The plane through the intersection of the planes $$x + y + z = 1$$ and $$2x + 3y - z + 4 = 0$$ and parallel to $$y$$-axis also passes through the point:

We have two intersecting planes, namely $$x + y + z = 1$$ and $$2x + 3y - z + 4 = 0$$. The equation of every plane that passes through their line of intersection is written by the standard family-of-planes formula

$$\bigl(x + y + z - 1\bigr) + \lambda \bigl(2x + 3y - z + 4\bigr) = 0,$$

where $$\lambda$$ is a real parameter.

Expanding and collecting the coefficients of $$x$$, $$y$$, $$z$$ and the constant term, we obtain

$$\bigl(1 + 2\lambda\bigr)\,x \;+\; \bigl(1 + 3\lambda\bigr)\,y \;+\; \bigl(1 - \lambda\bigr)\,z \;+\; \bigl(-1 + 4\lambda\bigr) = 0.$$

The required plane is said to be parallel to the $$y$$-axis. A plane is parallel to a given direction precisely when that direction lies in the plane. Since the $$y$$-axis has direction vector $$(0,\,1,\,0)$$, this vector must be perpendicular to the normal of our plane. Hence the component of the normal along $$y$$ must vanish. Concretely, the coefficient of $$y$$ in the plane’s equation must be zero:

$$1 + 3\lambda = 0.$$

Solving, we get

$$\lambda = -\dfrac13.$$

Substituting $$\lambda = -\dfrac13$$ back into each coefficient:

Coefficient of $$x$$: $$1 + 2\lambda = 1 + 2\!\left(-\dfrac13\right) = 1 - \dfrac23 = \dfrac13.$$

Coefficient of $$y$$: $$1 + 3\lambda = 0 \quad\text{(as imposed).}$$

Coefficient of $$z$$: $$1 - \lambda = 1 - \!\left(-\dfrac13\right) = 1 + \dfrac13 = \dfrac43.$$

Constant term: $$-1 + 4\lambda = -1 + 4\!\left(-\dfrac13\right) = -1 - \dfrac43 = -\dfrac73.$$

Thus the particular plane is

$$\dfrac13\,x \;+\; 0\cdot y \;+\; \dfrac43\,z \;-\; \dfrac73 = 0.$$

To simplify, we multiply the entire equation by $$3$$:

$$x \;+\; 4z \;-\; 7 = 0.$$

We now test which of the given points satisfies $$x + 4z - 7 = 0$$.

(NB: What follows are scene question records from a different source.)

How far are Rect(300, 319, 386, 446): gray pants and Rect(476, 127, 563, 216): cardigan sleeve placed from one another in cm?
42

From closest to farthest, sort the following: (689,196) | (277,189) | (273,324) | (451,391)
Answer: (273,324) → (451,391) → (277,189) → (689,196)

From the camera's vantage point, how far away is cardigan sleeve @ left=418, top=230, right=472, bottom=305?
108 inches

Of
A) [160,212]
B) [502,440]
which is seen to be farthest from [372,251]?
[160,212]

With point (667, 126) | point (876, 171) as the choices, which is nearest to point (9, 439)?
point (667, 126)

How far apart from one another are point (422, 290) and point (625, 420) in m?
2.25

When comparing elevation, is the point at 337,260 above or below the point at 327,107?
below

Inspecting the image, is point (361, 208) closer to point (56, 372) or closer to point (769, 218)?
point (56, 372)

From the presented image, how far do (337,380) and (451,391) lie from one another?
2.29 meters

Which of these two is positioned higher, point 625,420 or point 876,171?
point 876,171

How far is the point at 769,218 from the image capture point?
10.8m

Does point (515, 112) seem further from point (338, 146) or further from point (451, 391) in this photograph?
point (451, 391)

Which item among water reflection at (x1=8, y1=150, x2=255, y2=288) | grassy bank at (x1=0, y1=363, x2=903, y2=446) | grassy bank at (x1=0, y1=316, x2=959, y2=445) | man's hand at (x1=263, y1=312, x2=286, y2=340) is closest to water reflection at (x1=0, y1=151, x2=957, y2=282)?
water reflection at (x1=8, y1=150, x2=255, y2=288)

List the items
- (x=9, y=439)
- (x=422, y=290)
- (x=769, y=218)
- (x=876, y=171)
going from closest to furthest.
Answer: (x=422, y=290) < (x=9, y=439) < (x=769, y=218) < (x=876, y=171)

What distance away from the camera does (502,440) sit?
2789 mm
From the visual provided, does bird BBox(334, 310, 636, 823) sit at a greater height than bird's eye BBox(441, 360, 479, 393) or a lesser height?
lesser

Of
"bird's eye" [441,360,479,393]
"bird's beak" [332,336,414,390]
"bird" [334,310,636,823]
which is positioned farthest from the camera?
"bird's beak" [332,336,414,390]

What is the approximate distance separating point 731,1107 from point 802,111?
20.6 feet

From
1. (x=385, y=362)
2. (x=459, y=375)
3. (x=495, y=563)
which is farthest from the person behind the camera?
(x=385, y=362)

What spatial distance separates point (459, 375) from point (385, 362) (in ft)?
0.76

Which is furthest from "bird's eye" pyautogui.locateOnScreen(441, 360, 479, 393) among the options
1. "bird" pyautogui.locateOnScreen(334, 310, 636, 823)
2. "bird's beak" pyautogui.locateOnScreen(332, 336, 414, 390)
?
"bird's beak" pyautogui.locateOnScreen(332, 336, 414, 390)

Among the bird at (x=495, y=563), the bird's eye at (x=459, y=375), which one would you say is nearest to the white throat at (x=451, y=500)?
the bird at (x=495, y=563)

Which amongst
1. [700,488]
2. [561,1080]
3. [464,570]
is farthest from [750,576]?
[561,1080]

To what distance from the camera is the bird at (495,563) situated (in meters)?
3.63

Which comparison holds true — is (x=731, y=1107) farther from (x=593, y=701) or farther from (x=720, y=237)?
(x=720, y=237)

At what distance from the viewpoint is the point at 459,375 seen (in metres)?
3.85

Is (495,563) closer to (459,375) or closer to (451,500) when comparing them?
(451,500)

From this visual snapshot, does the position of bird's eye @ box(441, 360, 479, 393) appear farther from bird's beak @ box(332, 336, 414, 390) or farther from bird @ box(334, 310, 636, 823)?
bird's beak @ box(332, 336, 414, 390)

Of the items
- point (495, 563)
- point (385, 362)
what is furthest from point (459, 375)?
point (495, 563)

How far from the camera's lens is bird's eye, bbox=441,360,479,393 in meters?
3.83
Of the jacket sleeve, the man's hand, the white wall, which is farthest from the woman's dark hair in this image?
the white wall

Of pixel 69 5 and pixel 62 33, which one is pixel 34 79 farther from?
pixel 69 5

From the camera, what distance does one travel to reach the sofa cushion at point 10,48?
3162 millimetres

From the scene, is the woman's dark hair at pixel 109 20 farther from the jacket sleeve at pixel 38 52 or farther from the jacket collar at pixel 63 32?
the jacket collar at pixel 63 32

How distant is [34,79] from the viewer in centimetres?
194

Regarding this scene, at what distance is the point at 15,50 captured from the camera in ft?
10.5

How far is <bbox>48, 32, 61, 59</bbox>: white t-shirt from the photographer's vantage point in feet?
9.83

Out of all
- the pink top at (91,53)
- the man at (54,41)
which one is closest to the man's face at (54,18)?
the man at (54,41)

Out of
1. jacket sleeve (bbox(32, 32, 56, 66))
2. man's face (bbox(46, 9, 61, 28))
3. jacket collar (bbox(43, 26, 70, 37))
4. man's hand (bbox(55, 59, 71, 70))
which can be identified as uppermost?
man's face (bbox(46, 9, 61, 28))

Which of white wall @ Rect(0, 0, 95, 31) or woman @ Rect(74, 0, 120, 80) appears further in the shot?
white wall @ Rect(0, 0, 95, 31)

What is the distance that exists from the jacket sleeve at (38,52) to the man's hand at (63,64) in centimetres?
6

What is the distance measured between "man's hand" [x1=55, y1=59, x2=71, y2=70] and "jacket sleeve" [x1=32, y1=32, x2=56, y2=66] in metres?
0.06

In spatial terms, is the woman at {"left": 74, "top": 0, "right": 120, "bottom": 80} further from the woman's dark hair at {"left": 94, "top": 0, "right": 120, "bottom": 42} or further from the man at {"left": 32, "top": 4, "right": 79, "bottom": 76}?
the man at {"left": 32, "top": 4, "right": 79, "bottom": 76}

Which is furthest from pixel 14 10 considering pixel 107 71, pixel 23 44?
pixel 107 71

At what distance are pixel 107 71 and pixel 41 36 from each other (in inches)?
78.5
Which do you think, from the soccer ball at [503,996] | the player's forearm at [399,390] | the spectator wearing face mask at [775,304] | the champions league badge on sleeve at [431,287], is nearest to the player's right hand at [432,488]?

For $$(3,\,3,\,-1)$$ we have $$3 + 4(-1) - 7 = 3 - 4 - 7 = -8 \neq 0.$$

For $$(-3,\,1,\,1)$$ we have $$-3 + 4(1) - 7 = -3 + 4 - 7 = -6 \neq 0.$$

For $$(3,\,2,\,1)$$ we have $$3 + 4(1) - 7 = 3 + 4 - 7 = 0,$$ so this point lies on the plane.

For $$(-3,\,0,\,-1)$$ we have $$-3 + 4(-1) - 7 = -3 - 4 - 7 = -14 \neq 0.$$

Only the point $$(3,\,2,\,1)$$ satisfies the plane equation.

Hence, the correct answer is Option C.